Europe close: Stocks end lower as oil futures retreat
Updated : 17:30
European stocks reversed an early advance to finish lower in choppy trade as oil prices surrendered their gains and investors digested a disappointing reading on German economic sentiment.
Stocks kicked the session off in the black on positive Asian cues and surging oil prices but by the close had all slipped lower, save for London’s FTSE 100 which advanced 0.65%.
The benchmark Stoxx Europe 600 index was down 0.43% by the close of trading, Germany’s DAX was off 0.78% and France’s CAC 40 was 0.11% lower.
Oil prices pared gains after oil ministers from Saudi Arabia, Russia, Qatar and Venezuela meeting in Doha agreed to freeze output on Tuesday, but said the deal was contingent on other producers such as Iran.
Saudi minister Ali al-Naimi said holding production at January levels was adequate, adding that other measures to stabilise the oil market could be considered.
Nevertheless, investors were doggedly skeptical that Tehran might yield to pressure to freeze its output.
Indeed, after the close of trading Dow Jones Newswires reported that Iran’s energy minister had said the country had no immediate plans to cap its output, although it might reduce it once it had returned to pre-sanction levels.
West Texas Intermediate crude futures ended the session down by 1.61% at $29.24 a barrel and Brent crude was lower by 2.4% to $32.61.
The Stoxx 600 oil and gas index came off earlier highs, retreating by 0.38%, while a gauge of bank stocks surrendered 0.62% to end the day at 141.68 points.
“Market disappointment that production has not been cut, but rather stabilised is causing a widespread sell-off in risk assets,” said IG market analyst Joshua Mahony.
Uninspiring data added to the downbeat mood, as the ZEW survey showed German investor confidence deteriorated in February, albeit a little less than expected.
The indicator of economic sentiment fell to 1.0 point from 10.2 the previous month, versus economists’ expectations for a reading of 0.
The index that gauges investors’ and analysts’ assessment of the current situation in Germany fell 7.4 points from the previous month to 52.3, missing forecasts of 55.5.
Meanwhile, the indicator of economic sentiment for the Eurozone fell 9.1 points to a reading of 13.6 points, versus expectations for a reading of 10.3. The assessment of the current situation slipped 0.5 points to -8.0.

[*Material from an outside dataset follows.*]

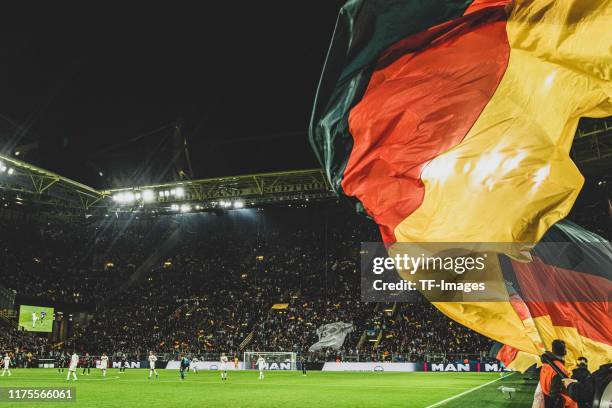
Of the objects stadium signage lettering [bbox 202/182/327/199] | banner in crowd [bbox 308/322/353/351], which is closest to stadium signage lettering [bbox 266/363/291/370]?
banner in crowd [bbox 308/322/353/351]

Pantheon Macroeconomics said : “A marginal beat of the consensus for the expectations index offers scant consolation. This is a poor report, consistent with weakness in the Sentix survey earlier this month. The expectations index is now almost as low as during the aggressive sell-off in Q4 14, which prompted the ECB to throw caution to the wind and launch QE.”
On the corporate front, Anglo American was a touch higher after it reported a pre-tax loss of $5.5bn after $3.8bn of write-downs since the half year, as it unveiled its promised “radical” overhaul of the business to combat crumbling commodity prices.
HeidelbergCement finished in the red despite lifting its savings target by a third to €400m.
Michelin racked up gains after the tire maker reported a 19% jump in full year earnings.
Orange also gained after the French telecoms group said it returned to core profit growth in 2015 a year ahead of plan.
On the downside, Standard Chartered was under the cosh after Investec downgraded the stock to ‘hold’ from ‘buy’.
Vodafone eked out a small gain after announcing it has agreed with Liberty Global to merge the companies’ operations in the Netherlands.